The Buddha, The Dharma, The Sangha

"Spiritual powers and their wondrous functioning--hauling water and carrying firewood." --Layman Pang, upon his realization

Monday, October 29, 2012

The most important part of the practice is for the question to remain alive and for your whole body and mind to become a question.  In Zen they say you have to ask with the pores of your skin and the marrow of your bones.  A Zen saying points out: Great questioning, great awakening; little questioning, little awakening; no questioning, no awakening.

--from What Is This, by Martine Bactchelor
Tricycle Magazine, Fall 2008

Martine Batchelor offers an intensely poignant teaching in her quote--our tradition is about experience, about living in the very body, in this heart-mind, in this experience that is at once personal and universal, with the ever-present question "What Is This?"
Only as we allow ourselves to be thoroughly saturated with this koan do we begin to awaken.

Saturday's retreat with Sensei Tony touched on this practice as well: he talked about the Middle Way and what the Buddha said about immortality.  
He taught us a simple yet powerful meditation using visualization of the body breaking down, becoming nothing but a skeleton, and then seeing the bones dissolving into little piles of dust, only to have the dust blown away as the door is opened....

This is an amazing image of our living and dying, but I was a little freaked out to begin the meditation.  Initially, my ego self asked, What if I don't come back from this meditation?
Many things came up for me during the sit, but the question that seemed to bloom from the dust of this impermanent earthly body was this: If we know we must say good-bye, how do we continue to say hello?

Day by day, moment by moment, we don't always want to say "hello".  
We don't always want to ask, What is this, because asking is oftentimes terribly painful and and paralyzing.  We get answers we don't like at all.  Or we just don't hear the answers.
"Hello" is terrifying!  But "hello" it must be if we are to be liberated.

Knowing we will someday, ANY day, be nothing more than rotted flesh around bones, and then nothing more than dust, is enough to pretend we will never die.   

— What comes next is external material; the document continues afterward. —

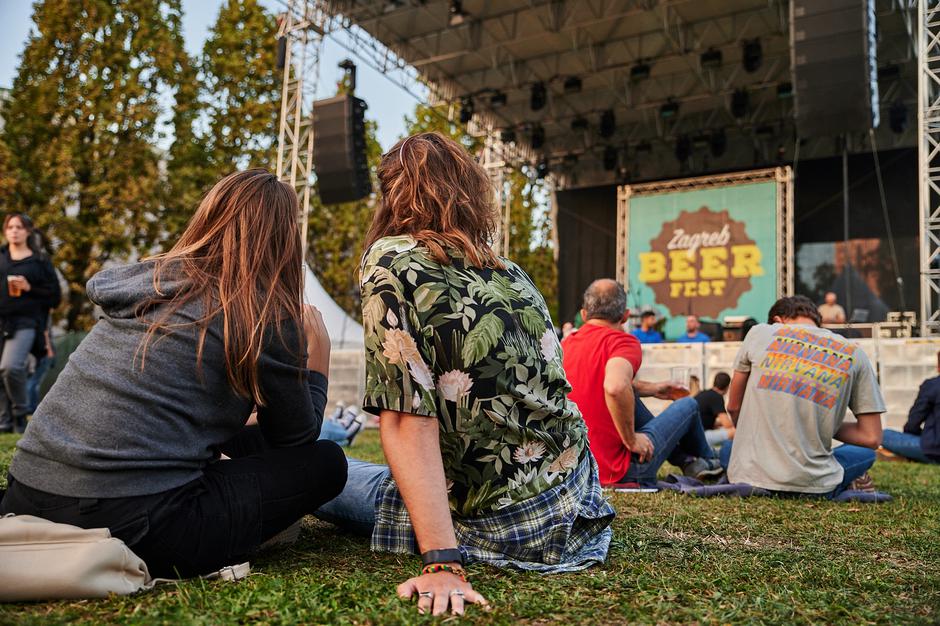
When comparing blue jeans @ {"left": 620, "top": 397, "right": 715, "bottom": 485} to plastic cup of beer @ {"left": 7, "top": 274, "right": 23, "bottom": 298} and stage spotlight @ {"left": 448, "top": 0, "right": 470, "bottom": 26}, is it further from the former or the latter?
stage spotlight @ {"left": 448, "top": 0, "right": 470, "bottom": 26}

Denial propels us to T.J. Maxx to buy something we don't need, or to the refrigerator to eat something we aren't really hungry for, or to the singles mixer to meet someone we can project all of our desires on to, or to the book that will finally answer all of our questions. Denial is what floats our little life-raft with the belief that our loved ones will never change, will always be with us and magically know at every moment how to please us and keep us from feeling downright yucky.

But no matter how we deny, "hello" is a continuous urge that can not be denied; it propels us from the depth of our being to open to curiosity and experiment, to living fully. 
Saying "hello" in the face of our eventual "good-bye" demands great courage, and a particular faith that rises from something for which we really have no words.  But we know it when we experience it!
Our body knows it, our bones know it, our marrow knows it!

So, What Is This, anyway? 

We get knocked down, battered, crushed, denied, mocked.  We get called out time and time again over all the junk we spread in our path, demanding that everyone ignore the garbage too.....Hu?  You're tripping over my garbage?  What garbage?!?

Oftentimes, the deepest urge is to shut it all down, to give in to a numbness so profound that we don't experience anything at all--Thanatos, the death wish, urges me to stay in bed and pull the covers up over my head, please, just for a little while longer....  

Truly, the first Noble Truth of our suffering permeates our being, it is the condition of being human.  But what if the Buddha had stopped with just this one Noble Truth?  
We might all still be in bed.
Fortunately, the Buddha offered us a way out of our suffering when he realized that our cravings and attachments were the cause of suffering, and that the 8 Fold Path is the antidote.

The Buddha offered us himself, which is none other than our own true self.  He offered us the Dharma and the Sangha, the very lessons of our own living and the unity of our deep interbeing with everyone and everything.  

The Buddha, The Dharma, The Sangha is everywhere in the question, What Is This? And there isn't any other way than to practice with our whole body and mind; this is the Middle Way.  
Saying "hello" means that we open ourselves to the myriad wonders of just being, without judgement, without shutting down or clinging like velcro to our fears and conditioning.
There is great liberation in "hello".

This is a paradox, a koan, that simply needs to be experienced.  
We can forever imagine what drinking a glass of cold, clear water feels like when our throat is parched and dry, but we don't know true quenching until we lift the glass to our lips and drink deeply, fully experiencing the moment.  And that moment is simultaneously universal and profoundly personal.

When we make this practice our own, when we say "hello" over and over again, even in the face of our daily falling apart (mentally, emotionally, physically), and eventual death, we become not only the question but also the answer!
And the one-ness of that question/answer is sweetly heartfelt and helps us realize the truth of our fleeting, ephemeral, wonderous existence.

Ultimately, this is (literally and metaphorically) what gets me out of bed in the morning to greet the day--I am compelled to ask, What Is This?!?

Thank You Sensei for originally pointing out the question!